“A fronte di una media di 5.000 chiamate giornaliere generate da una metropoli come Milano (3,5 milioni di persone), con l’emergenza coronavirus ne abbiamo ancora oggi oltre 10.000. Il 23 febbraio si è toccato il picco di quasi 50.000 per la sola Regione Lombardia…”, entra subito nel vivo del problema Francesco Silanos, Business Unit Manager – Emergency Management di Beta 80, azienda che gestisce circa l’80% delle centrali operative del 112 in Italia (oltre a quelle di altri numeri di emergenza), per farci capire lo tsunami che in questi giorni ha investito anche queste centrali.
Già perché se gli ospedali, i pronto soccorso, i medici e gli infermieri sono stati, e sono tuttora, sottoposti a una pressione senza precedenti e sono in prima linea nel fronteggiare questa situazione, un ruolo cruciale lo hanno gli operatori dei call center di emergenza che devono prendere in carico le richieste di aiuto.

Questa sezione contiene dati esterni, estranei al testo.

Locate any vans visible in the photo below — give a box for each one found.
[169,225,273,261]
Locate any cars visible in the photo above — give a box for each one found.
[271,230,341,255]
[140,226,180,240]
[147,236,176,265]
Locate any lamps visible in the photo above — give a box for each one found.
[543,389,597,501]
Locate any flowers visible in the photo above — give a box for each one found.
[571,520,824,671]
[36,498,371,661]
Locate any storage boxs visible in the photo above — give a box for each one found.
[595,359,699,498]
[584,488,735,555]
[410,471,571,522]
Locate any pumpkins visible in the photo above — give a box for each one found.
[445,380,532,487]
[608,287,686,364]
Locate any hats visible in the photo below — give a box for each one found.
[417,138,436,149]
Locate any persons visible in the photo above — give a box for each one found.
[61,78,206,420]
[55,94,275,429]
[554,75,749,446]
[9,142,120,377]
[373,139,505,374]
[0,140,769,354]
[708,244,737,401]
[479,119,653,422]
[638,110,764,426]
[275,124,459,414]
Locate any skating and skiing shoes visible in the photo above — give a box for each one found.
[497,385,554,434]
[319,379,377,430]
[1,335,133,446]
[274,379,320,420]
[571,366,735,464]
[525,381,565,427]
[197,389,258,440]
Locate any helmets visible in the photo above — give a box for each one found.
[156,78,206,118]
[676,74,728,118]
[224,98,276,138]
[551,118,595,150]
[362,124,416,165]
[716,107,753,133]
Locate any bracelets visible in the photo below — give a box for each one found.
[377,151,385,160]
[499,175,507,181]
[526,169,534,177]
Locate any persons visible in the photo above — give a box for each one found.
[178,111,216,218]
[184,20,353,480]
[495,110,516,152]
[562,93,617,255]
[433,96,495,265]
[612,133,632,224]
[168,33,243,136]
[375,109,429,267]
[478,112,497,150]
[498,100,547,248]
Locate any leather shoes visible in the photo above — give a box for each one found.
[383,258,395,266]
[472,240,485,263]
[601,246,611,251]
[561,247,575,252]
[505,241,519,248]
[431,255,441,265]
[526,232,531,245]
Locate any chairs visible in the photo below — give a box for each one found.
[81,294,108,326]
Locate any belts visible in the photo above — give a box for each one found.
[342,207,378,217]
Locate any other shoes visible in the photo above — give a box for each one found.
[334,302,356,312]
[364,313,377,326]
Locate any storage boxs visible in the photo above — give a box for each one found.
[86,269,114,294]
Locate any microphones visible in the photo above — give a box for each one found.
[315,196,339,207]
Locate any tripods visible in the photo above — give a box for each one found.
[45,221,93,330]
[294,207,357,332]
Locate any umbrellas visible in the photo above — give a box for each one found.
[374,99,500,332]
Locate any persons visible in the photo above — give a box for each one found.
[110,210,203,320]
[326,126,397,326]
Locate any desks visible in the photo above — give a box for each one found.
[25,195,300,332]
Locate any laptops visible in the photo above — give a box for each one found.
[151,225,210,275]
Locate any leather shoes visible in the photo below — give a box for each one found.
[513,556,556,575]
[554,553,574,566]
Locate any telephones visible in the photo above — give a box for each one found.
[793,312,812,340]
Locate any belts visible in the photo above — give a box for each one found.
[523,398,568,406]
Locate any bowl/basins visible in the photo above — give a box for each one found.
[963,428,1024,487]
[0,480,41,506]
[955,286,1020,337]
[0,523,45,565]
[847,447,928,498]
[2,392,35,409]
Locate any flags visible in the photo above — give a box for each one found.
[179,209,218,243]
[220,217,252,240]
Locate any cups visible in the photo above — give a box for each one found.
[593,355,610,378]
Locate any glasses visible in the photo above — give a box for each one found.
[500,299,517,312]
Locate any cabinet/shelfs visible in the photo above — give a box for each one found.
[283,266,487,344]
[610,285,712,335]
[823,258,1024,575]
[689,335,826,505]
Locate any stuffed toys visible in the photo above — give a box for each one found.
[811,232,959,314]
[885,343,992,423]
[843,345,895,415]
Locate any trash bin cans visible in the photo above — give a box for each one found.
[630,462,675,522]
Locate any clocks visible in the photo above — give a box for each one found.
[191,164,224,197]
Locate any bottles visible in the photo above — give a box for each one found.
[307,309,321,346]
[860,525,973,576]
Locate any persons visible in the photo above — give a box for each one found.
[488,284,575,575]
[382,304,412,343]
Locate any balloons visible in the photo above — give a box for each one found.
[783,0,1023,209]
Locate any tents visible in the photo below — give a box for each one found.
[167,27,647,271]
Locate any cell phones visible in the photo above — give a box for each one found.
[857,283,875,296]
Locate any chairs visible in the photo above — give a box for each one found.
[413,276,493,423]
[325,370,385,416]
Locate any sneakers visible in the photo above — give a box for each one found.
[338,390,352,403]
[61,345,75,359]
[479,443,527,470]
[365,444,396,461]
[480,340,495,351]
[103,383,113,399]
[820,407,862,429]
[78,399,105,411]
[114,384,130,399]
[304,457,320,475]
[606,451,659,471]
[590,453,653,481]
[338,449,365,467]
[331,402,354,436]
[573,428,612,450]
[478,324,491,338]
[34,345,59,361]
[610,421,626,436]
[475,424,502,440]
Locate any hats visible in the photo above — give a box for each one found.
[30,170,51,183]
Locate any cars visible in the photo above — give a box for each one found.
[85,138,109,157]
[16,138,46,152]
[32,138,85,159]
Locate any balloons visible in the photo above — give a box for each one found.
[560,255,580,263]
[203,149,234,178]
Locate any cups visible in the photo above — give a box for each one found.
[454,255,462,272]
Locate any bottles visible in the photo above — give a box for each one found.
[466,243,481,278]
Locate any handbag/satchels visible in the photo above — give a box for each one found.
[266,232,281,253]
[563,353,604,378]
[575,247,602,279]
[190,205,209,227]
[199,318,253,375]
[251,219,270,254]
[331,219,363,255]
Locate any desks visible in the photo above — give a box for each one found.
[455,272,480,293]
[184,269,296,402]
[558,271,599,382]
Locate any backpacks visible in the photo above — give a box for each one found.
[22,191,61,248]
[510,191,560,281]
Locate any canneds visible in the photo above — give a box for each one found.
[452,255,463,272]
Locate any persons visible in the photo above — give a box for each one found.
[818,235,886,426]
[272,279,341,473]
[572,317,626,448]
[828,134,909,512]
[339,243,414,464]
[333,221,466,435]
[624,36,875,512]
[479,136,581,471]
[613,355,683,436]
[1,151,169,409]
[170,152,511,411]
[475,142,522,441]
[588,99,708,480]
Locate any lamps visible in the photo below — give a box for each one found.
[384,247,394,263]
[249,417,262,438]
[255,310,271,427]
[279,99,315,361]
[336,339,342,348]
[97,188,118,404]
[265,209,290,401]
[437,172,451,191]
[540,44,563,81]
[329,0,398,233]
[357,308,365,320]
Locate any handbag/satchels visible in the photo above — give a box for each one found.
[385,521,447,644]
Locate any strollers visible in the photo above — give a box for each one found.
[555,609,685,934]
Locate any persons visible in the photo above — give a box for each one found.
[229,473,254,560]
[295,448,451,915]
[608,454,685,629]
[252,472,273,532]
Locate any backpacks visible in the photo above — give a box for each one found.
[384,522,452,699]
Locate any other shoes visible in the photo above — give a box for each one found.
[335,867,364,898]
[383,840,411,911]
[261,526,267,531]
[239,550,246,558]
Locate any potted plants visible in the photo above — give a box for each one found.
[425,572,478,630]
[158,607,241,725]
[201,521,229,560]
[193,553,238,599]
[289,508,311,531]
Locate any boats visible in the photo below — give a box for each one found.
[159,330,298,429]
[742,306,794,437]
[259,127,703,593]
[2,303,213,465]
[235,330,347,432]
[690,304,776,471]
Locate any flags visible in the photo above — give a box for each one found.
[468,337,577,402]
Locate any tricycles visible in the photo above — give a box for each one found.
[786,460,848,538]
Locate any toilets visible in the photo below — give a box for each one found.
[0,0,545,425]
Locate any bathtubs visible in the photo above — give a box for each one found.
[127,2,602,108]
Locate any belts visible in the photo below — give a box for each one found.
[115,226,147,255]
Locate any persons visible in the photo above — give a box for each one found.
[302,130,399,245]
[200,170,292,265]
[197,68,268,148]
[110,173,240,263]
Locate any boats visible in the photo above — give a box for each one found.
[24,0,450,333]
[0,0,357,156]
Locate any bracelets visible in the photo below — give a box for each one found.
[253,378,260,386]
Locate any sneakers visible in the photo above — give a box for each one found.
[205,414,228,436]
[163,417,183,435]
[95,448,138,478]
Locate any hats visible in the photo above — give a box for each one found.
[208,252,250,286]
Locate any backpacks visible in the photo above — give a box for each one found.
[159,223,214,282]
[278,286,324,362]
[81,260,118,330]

“La prima conseguenza di questa situazione sul 112 – spiega Silanos – è stata l’iniziale incapacità di rispettare i tempi medi di risposta alle richieste di soccorso (bisogna ricordare che in media la lavorazione è di 40 secondi), perché non bisogna dimenticare che, oltre alle tantissime chiamate relative al Covid-19, continuano a esserci quelle che riguardano altri seri accadimenti che non possono essere trascurati (infarti, incidenti, traumi gravi)”.
A ciò va aggiunta la necessità di gestire al meglio l’indirizzamento delle chiamate per sfruttare le risorse disponibili in maniera ottimale: “In un momento in cui le strutture sanitarie lavorano in condizioni estreme non ci possiamo permettere, per esempio, di far partire un’ambulanza se non ci si trova in una situazione così critica da richiederla, oppure di non assegnare correttamente le priorità alle chiamate per patologie tempo-dipendenti”, precisa Silanos.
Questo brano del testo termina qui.